The final rules implement Section 14(j) of the Securities Exchange Act of 1934, which was enacted by Section 955 of the Dodd-Frank Wall Street Reform and Consumer Protection Act of 2010 (Dodd-Frank).

The information that must be disclosed is set forth in new Item 407(i) of Regulation S-K. This addition is intended to provide transparency about whether employees or directors are permitted to engage in transactions that mitigate or avoid the incentive alignment associated with equity ownership.
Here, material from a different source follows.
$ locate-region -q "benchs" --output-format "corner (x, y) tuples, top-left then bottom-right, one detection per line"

Overview of New Item 407(i) of Regulation S-K

New Item 407(i) requires a description of any practices or policies a company has adopted (whether written or not) regarding the ability of its employees (including officers) or directors to purchase financial instruments (including prepaid variable forward contracts, equity swaps, collars and exchange funds) or otherwise engage in transactions that hedge or offset (or are designed to hedge or offset) decreases in the market value of equity securities granted as compensation or held directly or indirectly by the employee or director.

A company can satisfy this disclosure requirement by providing a fair and accurate summary of its applicable practices and policies, including the categories of persons covered and any categories of hedging transactions that are specifically permitted or disallowed. Alternatively, a company can satisfy this disclosure requirement by disclosing its practices and policies in full.

If a company does not have hedging practices or policies in place, a company must disclose the absence of such practices or policies or state that hedging transactions are generally permitted.

The equity securities for which disclosure is required include equity securities of the company, any parent of the company, any subsidiary of the company, or any subsidiary of any parent of the company.

Where Information Must Be Disclosed

The information required by Item 407(i) of Regulation S-K must be included in proxy statements and information statements relating to the election of directors. It is not required in registration statements under the Securities Act of 1933 or the Securities Exchange Act of 1934 (Exchange Act) or in a company's Form 10-K Part III disclosure.

Since foreign private issuers are not subject to the proxy statement requirements of Section 14 of the Exchange Act, they will not be required to provide this new disclosure.

Close-end funds are also not required to provide the disclosure required by Item 407(i).  

Relationship to Existing CD&A Disclosure Obligations

Item 402(b) of Regulation S-K currently lists company policies regarding hedging the economic risk of company securities ownership as one of the non-exclusive examples of disclosure that may be required in a company's compensation discussion and analysis (CD&A). The final rules include a new instruction to Item 402(b) indicating that a company may satisfy this CD&A obligation by cross referencing the information disclosed pursuant to new Item 407(i).

Compliance Dates

Affected companies must include the information required by new Item 407(i) in their proxy and information statements for the election of directors for fiscal years beginning on or after July 1, 2019. Smaller reporting and emerging growth companies must include the required information inn their proxy and information statements for fiscal years beginning on or after July 1, 2020.                                                                                 

Takeaway

While these new disclosure requirements should not be burdensome to comply with, they will encourage those companies that do not currently prohibit hedging transactions to add such a prohibition in their insider trading policies or otherwise adopt a formal policy prohibiting hedging transactions.